Или еще. В 1839 году, в Риме, на руках Гоголя умер молодой граф Виельгорский, талантливый юноша, к которому Гоголь привязался в совершенно необычной для пего степени. Не отходил, ухаживал, не спал ночей напролет. Сохранились записи его тогдашних переживаний, — что-то в роде дневника на нескольких почтовых листках, которые вел Гоголь. Вот отрывок:
— Голова моя тяжела, — сказал он. Я стал его обмахивать веткою лавра. «Ах! как свежо и хорошо!» — говорил он. Его слова были тогда... что они были!.. Что бы я дал тогда, каких бы благ земных, презренных, этих подлых, этих гадких благ... нет! о них не стоит говорить! Ты, кому попадутся, — если только попадутся, — в руки эти нестройные, слабые строки, бледные выражения моих чувств, — ты поймешь меня. Иначе они не попадутся тебе. Ты поймешь, как гадка вся груда сокровищ и почестей, эта звенящая приманка деревянных кукол, названных людьми. О, как бы тогда весело, с какою б злостью растоптал и подавил все, что сыплется от могущего скиптра полночного царя, если б только знал, что за это куплю усмешку, знаменующую тихое облегчение, на лице его!»
Конечно, все это искренно, — мы знаем. Гоголь, действительно, тяжело переживал болезнь и смерть Виельгорского. И все-таки — ни одной искренней ноты, ни одного идущего из души слова. Напыщенность, риторика, «ветка лавра», озаглавлено: «Ночи на вилле»...
Когда Гоголь описывает что-нибудь красивое, он по-ученически боится, как бы это красивое не оказалось недостаточно красивым, устраняет все «низкое», громоздит одну превосходную степень на другую. Нарядны и безжизненны в своей красивости его описания природы, — после Пушкина, Тургенева, Толстого и Чехова их просто скучно читать.
«Знаете ли вы украинскую ночь? О, вы не знаете украинской ночи! Всмотритесь в нее: с середины неба глядит месяц; необъятный небесный свод раздался, раздвинулся еще необъятнее; горит и дышит он. Земля вся в серебряном свете; и чудный воздух и прохладно-душен и полон неги, и движет океан благоуханий. Божественная ночь! Очаровательная ночь!.. Весь ландшафт спит. А вверху все дышит: все дивно, все торжественно. А на душе и необъятно, и чудно, и толпы серебряных видений стройно возникают в ее глубине»... и т. д. Вспоминается, что у Чехова начинающий писатель говорит в «Чайке» о беллетристе Тригорине: «У него на плотине блестит горлышко от разбитой бутылки и чернеет тень от мельничного колеса, — вот и лунная ночь готова. А у меня, — трепещущий свет, и тихое мерцание звезд, и далекие звуки рояля, замирающие в тихом, ароматном воздухе... Как это мучительно!»

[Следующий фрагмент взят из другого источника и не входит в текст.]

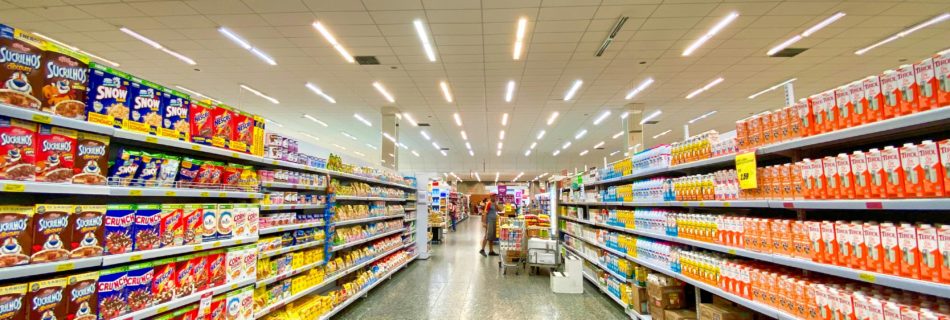 Image of an empty aisle in a grocery store. The shelves are neatly and fully stocked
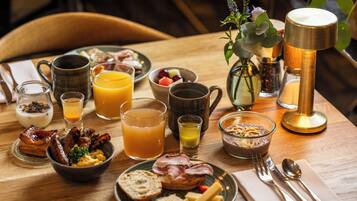 Een ontbijtsetting met diverse etenswaren, drankjes en een koffiezetapparaat op een houten tafel.
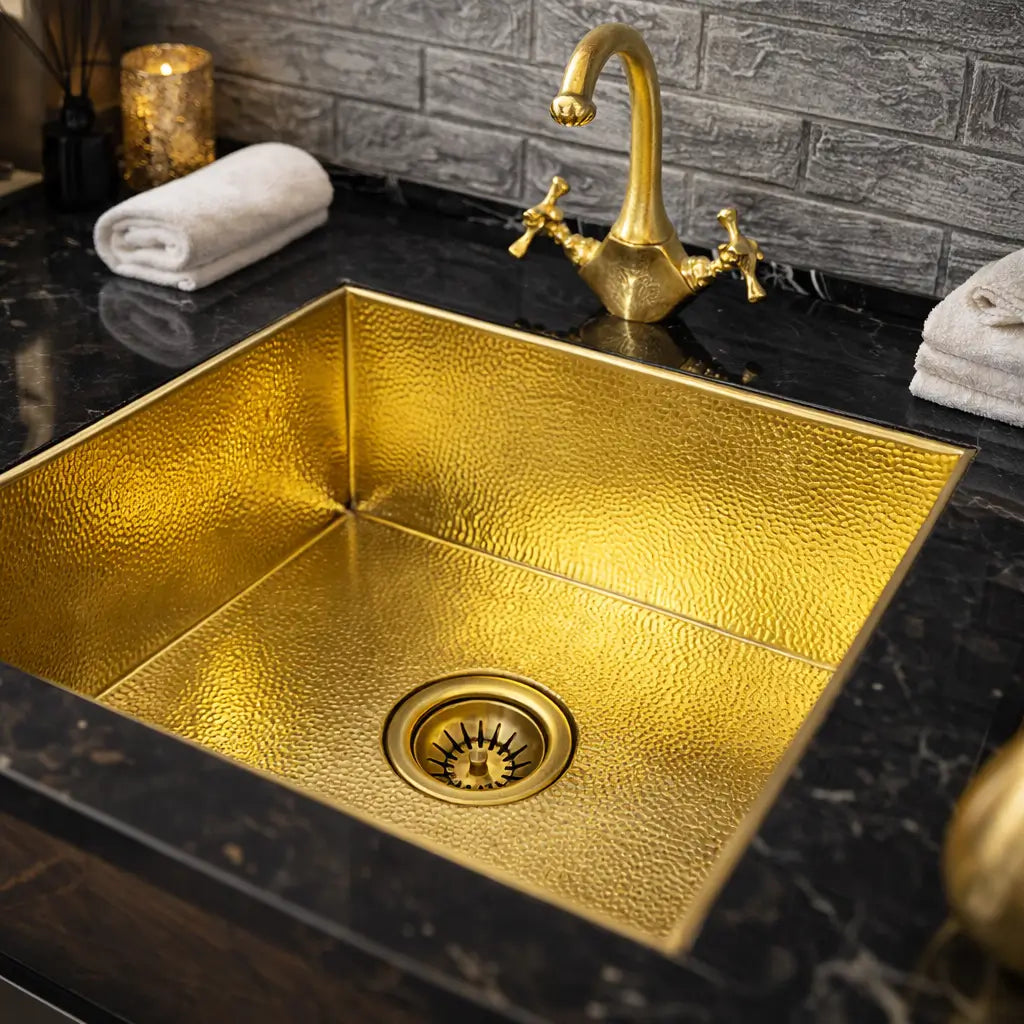 A square undermount brass Moroccan sink with a hammered interior, installed in a dark marble countertop with a vintage gold faucet, a rolled white towel, and a textured grey brick wall.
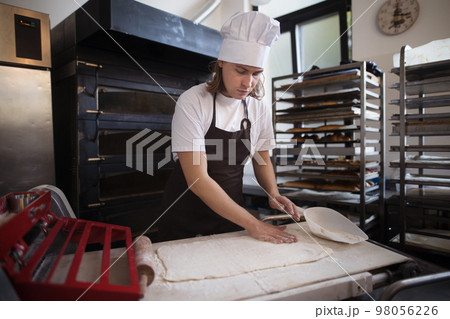 Young baker with chef cap preparing pastries in bakery. Young baker with chef cap preparing pastries in bakery. 98056226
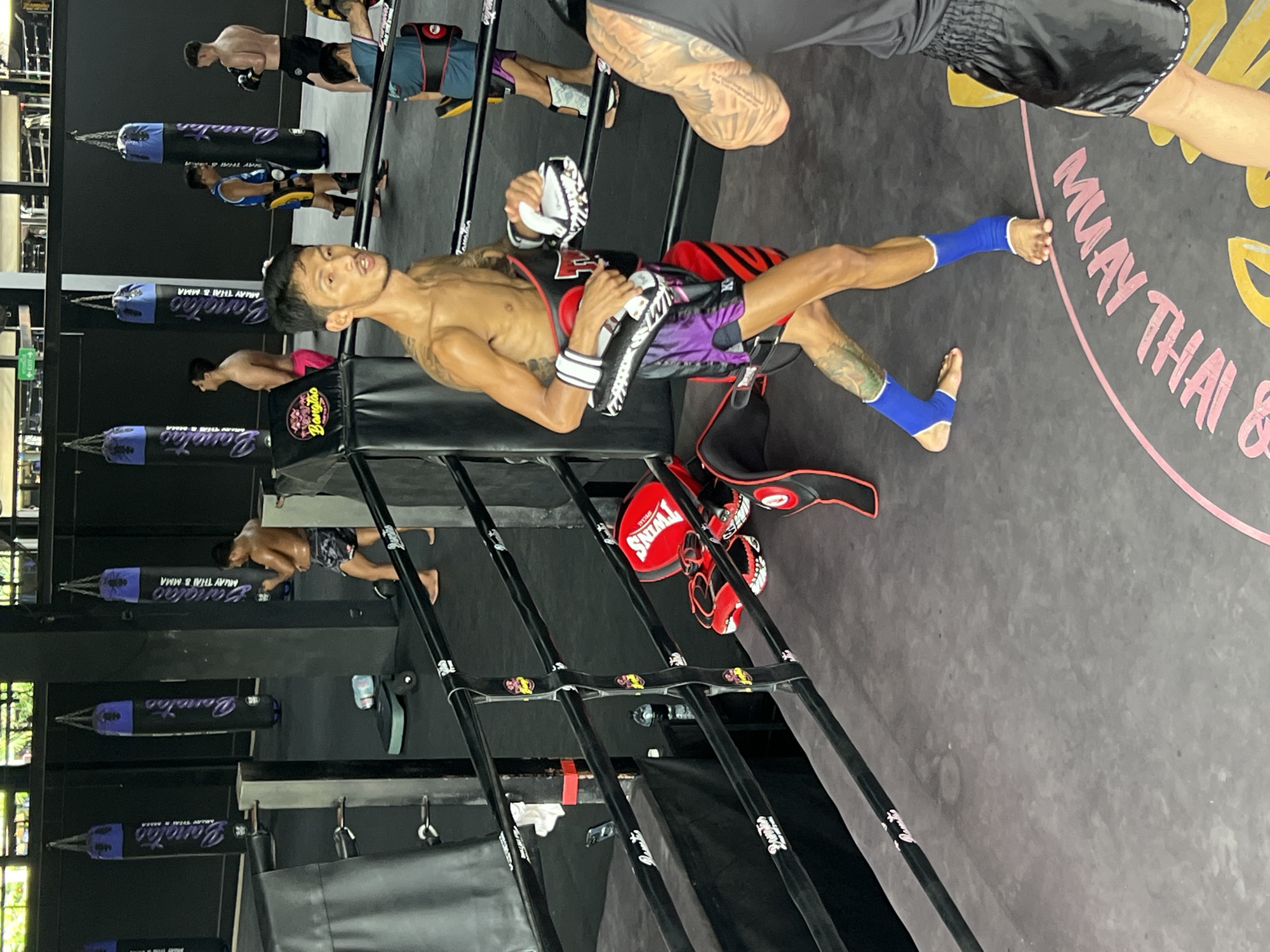 The image shows a group of people in a Muay Thai gym in Choeng Thale, Thailand. The scene is focused on two individuals in the foreground, both appearing to be male Muay Thai practitioners. One man, wearing purple and black shorts and black MMA gloves, is lying on the mat, his body positioned lengthwise. He has tattoos on his arms and legs. He is holding a pair of white and black gloves. The other man, partially visible, has blue shin guards and is also positioned on the mat.
In the background, several large, dark punching bags with purple lettering that reads "Banglao MUAY THAI & MMA" are hanging. Another person, wearing black shorts, is seen in the far background near the punching bags, appearing to be engaged in training. The gym floor is dark, with a pink circle and text that reads "MUAY THAI & MMA" visible on the mat in the lower right portion of the image. Red and black Muay Thai training equipment, including hand pads, are also visible on the mat. The overall atmosphere suggests an active training session within an indoor gym setting. The lighting appears to be artificial, typical of an indoor training facility.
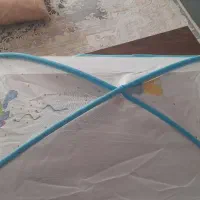 پشه بند نوزاد.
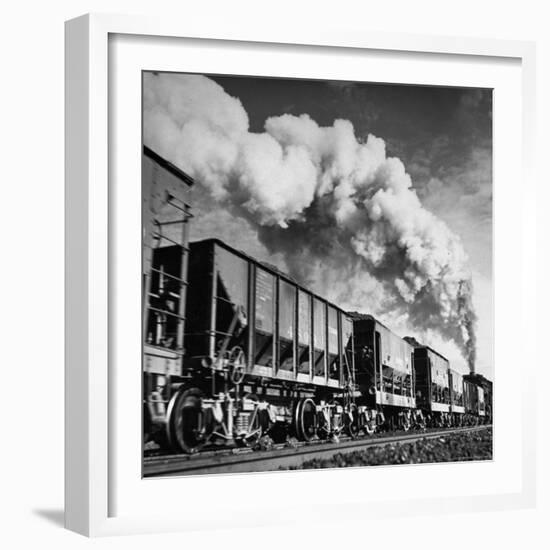 View of a Railcar Loaded with Iron Ore Moving Along the Tracks-Charles E^ Steinheimer-Framed Photographic Print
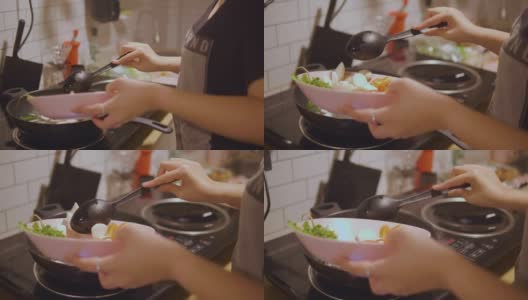 亚洲妇女在家里做东百胜开泰国菜。高清在线视频素材下载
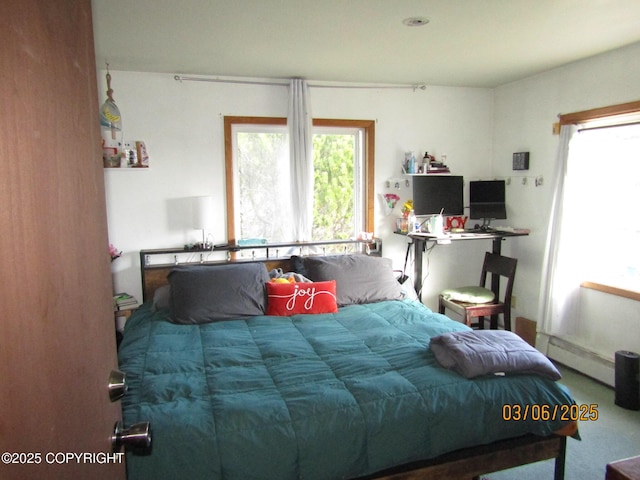 bedroom with multiple windows and a baseboard radiator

Особенно трафаретны и безжизненны образы гоголевских красавиц. Все они на одно лицо...
«Это было чудо в высшей степени... Все, что рассыпалось и блистает поодиночке в красавицах мира, все это собралось сюда вместе. Взглянувши на грудь и бюст ее, уже становилось очевидно, чего не достает в груди и бюстах прочих красавиц. Пред ее густыми, блистающими волосами показались бы жидкими и мутными все другие волосы. Ее руки были для того, чтобы всякого обратить в художника. Одни только древние ваятели удержали высокую идею красоты ее ног в своих статуях. Это была красота полная, созданная для того, чтобы всех равно ослепить» и т. д. Аннунциата из отрывка «Рим».